(Task goal) Locate every line in the records below that contains the word "small", treating uppercase and lowercase letters as distinct, and copy each such line.

------------------------

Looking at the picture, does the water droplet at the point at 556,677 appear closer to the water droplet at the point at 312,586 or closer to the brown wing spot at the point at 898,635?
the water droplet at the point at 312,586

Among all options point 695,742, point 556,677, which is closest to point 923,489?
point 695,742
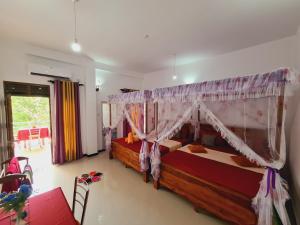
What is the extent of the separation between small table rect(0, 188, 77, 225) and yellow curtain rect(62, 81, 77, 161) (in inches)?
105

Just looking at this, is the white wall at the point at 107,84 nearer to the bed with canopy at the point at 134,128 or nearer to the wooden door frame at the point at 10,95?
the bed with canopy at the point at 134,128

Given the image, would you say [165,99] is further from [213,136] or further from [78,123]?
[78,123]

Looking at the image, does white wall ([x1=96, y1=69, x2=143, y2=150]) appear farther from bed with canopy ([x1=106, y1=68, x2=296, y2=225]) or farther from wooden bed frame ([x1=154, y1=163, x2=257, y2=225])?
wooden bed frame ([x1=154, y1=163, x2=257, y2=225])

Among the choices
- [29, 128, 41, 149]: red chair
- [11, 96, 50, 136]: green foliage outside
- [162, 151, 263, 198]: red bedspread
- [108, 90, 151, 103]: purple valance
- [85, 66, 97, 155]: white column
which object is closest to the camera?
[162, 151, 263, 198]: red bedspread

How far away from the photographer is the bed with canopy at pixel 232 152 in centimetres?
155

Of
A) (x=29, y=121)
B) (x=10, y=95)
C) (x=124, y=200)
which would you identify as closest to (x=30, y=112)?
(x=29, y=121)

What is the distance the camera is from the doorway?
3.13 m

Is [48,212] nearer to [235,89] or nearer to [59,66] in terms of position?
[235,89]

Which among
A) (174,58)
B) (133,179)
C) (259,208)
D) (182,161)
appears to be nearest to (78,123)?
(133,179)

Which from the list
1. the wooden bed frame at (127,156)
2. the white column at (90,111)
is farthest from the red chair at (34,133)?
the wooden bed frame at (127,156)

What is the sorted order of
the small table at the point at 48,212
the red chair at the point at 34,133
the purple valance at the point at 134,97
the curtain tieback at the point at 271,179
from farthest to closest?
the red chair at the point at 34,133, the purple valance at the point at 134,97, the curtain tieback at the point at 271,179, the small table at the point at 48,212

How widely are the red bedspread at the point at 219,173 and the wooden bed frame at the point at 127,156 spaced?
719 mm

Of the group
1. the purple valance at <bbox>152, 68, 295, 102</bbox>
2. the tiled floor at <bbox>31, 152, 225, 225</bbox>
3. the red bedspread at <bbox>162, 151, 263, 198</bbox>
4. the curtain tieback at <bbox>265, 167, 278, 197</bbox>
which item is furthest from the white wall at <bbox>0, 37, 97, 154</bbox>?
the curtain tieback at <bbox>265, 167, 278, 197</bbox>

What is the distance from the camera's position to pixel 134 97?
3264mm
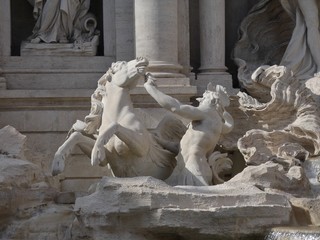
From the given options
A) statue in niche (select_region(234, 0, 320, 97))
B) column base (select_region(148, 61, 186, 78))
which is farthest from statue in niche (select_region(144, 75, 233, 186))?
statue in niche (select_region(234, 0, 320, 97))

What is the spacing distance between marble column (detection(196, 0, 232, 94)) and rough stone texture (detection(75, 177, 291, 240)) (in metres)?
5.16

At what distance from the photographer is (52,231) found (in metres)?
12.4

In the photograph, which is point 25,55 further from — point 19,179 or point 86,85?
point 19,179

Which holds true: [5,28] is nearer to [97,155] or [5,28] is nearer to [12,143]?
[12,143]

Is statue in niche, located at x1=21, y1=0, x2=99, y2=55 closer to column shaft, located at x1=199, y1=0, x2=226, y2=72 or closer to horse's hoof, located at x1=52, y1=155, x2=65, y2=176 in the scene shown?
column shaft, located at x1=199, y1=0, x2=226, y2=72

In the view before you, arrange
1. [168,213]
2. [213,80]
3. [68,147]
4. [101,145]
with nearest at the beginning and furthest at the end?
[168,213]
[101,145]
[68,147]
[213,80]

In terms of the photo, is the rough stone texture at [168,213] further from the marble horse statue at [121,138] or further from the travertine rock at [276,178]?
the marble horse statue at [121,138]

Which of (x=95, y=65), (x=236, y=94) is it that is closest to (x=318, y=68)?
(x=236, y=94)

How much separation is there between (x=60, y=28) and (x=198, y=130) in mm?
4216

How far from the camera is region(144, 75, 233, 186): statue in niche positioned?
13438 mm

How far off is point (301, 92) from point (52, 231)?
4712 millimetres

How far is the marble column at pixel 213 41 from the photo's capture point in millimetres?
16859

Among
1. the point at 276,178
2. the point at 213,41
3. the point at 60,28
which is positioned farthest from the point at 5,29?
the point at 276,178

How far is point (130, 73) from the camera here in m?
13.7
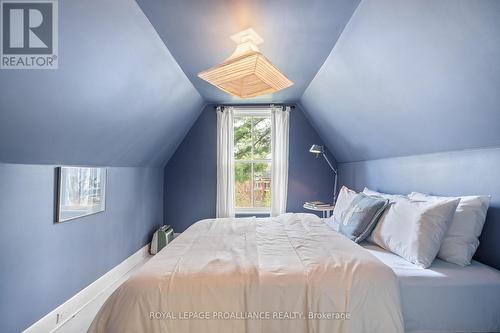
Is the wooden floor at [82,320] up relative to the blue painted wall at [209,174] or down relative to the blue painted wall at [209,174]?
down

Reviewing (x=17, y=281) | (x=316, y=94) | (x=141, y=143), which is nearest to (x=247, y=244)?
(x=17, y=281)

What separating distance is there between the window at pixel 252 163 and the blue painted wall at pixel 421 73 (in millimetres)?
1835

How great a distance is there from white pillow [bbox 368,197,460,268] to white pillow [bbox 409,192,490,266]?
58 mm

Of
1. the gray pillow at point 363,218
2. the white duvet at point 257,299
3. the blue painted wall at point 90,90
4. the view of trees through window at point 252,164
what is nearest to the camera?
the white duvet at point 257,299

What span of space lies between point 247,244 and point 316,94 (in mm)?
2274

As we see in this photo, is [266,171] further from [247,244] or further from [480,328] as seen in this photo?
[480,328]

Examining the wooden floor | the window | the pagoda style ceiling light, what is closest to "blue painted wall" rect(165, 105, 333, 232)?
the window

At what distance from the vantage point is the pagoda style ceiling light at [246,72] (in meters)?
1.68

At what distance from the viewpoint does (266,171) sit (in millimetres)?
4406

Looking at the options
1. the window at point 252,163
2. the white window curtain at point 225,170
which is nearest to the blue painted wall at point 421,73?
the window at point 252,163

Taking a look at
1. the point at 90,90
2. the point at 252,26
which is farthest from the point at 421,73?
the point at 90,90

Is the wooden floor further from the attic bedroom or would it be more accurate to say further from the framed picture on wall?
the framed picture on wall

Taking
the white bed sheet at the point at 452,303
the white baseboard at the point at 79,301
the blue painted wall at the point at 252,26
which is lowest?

------------------------

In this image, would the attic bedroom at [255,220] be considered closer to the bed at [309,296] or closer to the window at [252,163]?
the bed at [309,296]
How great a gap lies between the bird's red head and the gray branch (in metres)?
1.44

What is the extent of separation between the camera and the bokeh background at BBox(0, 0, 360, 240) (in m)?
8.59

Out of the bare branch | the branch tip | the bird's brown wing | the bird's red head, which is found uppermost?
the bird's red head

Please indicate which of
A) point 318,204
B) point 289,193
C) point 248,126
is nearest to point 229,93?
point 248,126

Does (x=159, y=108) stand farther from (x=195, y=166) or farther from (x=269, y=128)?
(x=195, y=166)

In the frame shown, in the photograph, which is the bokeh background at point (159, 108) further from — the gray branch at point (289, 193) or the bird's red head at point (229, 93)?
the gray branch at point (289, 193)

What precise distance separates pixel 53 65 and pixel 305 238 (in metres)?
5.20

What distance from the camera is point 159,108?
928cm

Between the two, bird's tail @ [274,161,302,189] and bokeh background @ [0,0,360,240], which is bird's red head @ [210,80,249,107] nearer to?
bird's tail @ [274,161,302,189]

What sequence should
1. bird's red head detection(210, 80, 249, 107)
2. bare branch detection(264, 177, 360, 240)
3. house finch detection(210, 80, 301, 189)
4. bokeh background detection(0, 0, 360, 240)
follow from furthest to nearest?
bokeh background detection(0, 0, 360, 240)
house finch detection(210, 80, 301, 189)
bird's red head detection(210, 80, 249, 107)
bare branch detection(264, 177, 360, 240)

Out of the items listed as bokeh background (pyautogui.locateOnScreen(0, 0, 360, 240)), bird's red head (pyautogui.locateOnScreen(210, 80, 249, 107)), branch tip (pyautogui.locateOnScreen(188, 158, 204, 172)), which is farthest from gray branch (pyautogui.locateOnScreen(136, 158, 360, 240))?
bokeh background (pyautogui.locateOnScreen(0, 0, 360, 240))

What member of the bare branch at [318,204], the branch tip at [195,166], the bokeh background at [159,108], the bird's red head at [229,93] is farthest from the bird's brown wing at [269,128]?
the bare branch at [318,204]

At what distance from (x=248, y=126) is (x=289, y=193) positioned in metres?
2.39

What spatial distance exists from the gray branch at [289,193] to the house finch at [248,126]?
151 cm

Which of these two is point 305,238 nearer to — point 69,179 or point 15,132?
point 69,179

------------------------

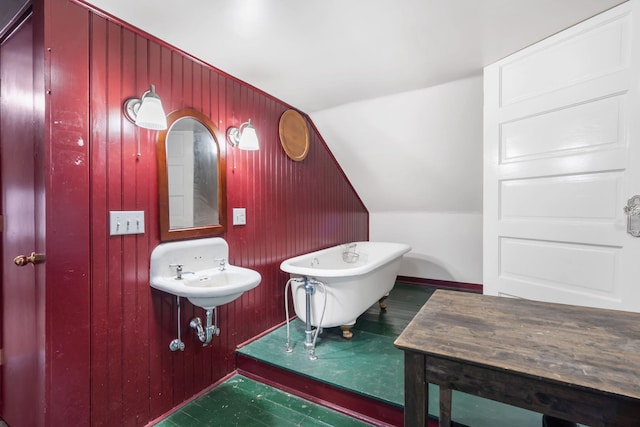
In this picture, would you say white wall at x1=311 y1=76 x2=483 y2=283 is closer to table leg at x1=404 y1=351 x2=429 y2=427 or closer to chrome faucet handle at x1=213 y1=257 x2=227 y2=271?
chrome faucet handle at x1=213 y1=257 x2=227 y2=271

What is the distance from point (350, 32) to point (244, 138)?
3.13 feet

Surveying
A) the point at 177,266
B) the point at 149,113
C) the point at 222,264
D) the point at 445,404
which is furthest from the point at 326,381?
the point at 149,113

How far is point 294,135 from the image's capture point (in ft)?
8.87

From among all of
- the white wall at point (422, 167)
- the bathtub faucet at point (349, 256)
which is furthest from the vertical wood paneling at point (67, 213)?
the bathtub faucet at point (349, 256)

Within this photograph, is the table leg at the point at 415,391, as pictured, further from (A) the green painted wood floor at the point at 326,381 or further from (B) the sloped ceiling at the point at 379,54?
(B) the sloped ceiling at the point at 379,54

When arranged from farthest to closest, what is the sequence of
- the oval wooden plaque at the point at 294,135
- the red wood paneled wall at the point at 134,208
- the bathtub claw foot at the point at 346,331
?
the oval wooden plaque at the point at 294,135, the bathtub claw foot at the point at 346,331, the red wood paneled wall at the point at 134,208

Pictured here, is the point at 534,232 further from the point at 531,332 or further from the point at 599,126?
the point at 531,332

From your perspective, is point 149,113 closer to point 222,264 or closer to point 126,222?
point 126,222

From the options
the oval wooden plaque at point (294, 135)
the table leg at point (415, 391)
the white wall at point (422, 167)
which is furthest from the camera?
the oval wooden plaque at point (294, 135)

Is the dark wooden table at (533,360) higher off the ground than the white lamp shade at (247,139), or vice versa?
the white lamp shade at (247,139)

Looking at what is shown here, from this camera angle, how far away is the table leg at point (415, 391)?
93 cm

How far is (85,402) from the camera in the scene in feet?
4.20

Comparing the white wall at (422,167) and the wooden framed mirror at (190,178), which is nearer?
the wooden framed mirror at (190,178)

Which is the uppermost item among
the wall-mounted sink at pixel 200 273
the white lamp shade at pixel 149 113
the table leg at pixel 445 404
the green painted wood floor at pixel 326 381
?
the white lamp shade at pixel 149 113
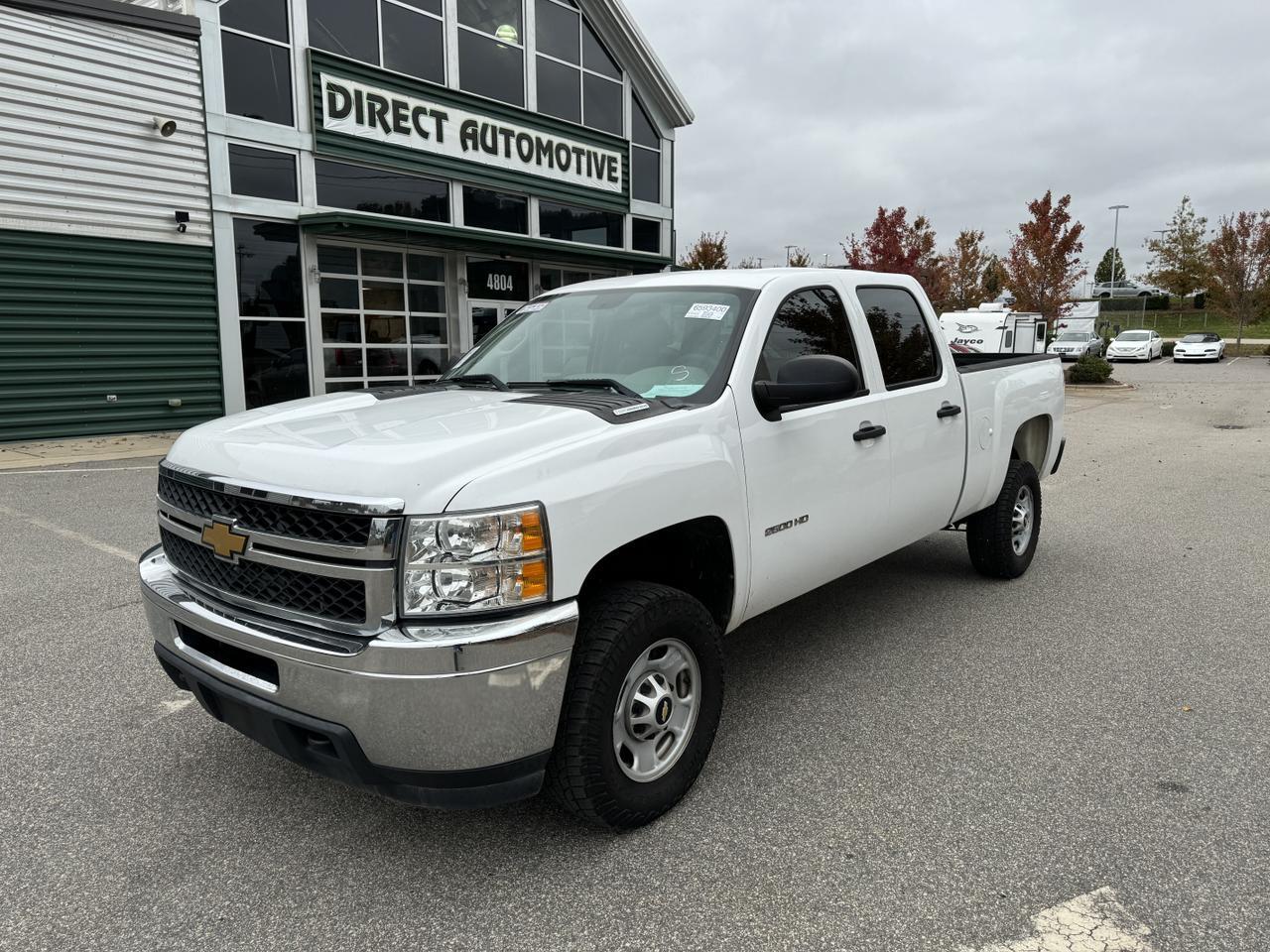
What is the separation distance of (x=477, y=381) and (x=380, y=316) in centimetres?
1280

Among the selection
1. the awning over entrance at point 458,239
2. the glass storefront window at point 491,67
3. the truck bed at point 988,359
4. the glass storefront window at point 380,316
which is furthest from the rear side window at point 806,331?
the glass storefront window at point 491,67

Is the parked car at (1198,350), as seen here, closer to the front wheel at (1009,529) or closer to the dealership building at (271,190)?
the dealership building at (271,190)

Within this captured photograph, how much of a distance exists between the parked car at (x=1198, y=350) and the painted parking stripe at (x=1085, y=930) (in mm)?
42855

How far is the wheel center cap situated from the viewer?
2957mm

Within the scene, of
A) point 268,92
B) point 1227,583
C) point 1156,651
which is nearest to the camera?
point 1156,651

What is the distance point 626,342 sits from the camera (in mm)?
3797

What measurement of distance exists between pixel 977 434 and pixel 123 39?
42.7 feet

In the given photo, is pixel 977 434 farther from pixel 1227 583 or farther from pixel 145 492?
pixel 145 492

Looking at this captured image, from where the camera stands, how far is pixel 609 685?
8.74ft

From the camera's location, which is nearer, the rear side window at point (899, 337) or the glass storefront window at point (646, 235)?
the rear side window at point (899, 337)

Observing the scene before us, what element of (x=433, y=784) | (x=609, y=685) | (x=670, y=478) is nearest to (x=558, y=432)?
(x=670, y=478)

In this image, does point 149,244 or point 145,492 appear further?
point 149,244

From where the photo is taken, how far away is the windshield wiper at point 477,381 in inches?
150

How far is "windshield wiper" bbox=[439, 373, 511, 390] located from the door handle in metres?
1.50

------------------------

(Task solution)
What is the extent of the separation between small table rect(0, 188, 77, 225) and yellow curtain rect(62, 81, 77, 161) (in inches)?
the small table at the point at 48,212
the red chair at the point at 34,133, the purple valance at the point at 134,97, the curtain tieback at the point at 271,179, the small table at the point at 48,212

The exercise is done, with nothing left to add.